A Diretiva DMIF II Quick Fix

Sofia Araújo Matias - Diana Ribeiro Duarte - Pedro Capitão Barbosa
Sofia Araújo Matias, Diana Ribeiro Duarte e Pedro Capitão Barbosa. Créditos: Cedida (Morais Leitão)

Tribuna de Sofia Araújo Matias, advogada estagiária; Diana Ribeiro Duarte, sócia; e Pedro Capitão Barbosa, associado principal, da Morais Leitão, Galvão Teles, Soares da Silva & Associados.

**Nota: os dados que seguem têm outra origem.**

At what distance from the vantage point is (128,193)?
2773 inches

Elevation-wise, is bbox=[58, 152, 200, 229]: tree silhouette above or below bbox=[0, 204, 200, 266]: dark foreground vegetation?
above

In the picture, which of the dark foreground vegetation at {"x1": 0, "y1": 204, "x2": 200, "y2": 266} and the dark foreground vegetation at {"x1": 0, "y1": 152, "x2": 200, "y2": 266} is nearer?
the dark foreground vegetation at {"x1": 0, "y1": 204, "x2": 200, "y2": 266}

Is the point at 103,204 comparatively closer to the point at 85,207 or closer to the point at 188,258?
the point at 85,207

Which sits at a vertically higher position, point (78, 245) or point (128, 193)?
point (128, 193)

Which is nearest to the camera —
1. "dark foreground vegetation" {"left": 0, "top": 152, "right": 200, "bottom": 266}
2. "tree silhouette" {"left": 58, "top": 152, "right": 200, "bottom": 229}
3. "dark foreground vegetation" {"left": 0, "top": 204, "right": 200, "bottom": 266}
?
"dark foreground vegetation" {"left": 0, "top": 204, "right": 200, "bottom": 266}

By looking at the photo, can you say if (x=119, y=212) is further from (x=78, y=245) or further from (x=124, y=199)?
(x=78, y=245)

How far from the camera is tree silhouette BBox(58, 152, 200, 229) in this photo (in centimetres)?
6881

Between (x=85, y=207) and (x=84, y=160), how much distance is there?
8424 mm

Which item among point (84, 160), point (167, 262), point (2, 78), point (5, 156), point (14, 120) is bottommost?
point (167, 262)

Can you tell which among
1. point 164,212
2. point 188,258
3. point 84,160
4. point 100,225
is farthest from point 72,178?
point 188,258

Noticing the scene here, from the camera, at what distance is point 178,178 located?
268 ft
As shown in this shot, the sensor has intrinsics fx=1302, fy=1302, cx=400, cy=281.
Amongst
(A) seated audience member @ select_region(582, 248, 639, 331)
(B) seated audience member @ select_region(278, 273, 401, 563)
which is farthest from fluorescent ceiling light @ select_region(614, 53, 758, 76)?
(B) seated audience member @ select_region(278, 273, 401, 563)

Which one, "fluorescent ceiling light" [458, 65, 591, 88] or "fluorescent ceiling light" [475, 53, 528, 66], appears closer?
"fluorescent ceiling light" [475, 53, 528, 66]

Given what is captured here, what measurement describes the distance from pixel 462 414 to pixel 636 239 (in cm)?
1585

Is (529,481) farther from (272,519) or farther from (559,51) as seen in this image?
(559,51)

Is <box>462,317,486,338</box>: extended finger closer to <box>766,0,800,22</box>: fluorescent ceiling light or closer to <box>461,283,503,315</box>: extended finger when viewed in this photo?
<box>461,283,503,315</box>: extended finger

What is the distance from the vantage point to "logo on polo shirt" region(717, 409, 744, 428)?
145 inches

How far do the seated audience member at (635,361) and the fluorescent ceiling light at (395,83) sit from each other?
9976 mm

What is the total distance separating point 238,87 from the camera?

A regulação da intermediação financeira na União Europeia continua a fluir: após a sua publicação em 2004, a Diretiva 2004/39/UE do Parlamento Europeu e do Conselho, de 21 de abril, relativa aos mercados de instrumentos financeiros, evoluiu para a Diretiva 2014/65/UE do Parlamento Europeu e do Conselho, de 15 de maio de 2014 (DMIF II), estando a denominada DMIF III já a caminho (a Comissão Europeia publicou uma alteração legislativa à DMIF II em 25 de novembro de 2021).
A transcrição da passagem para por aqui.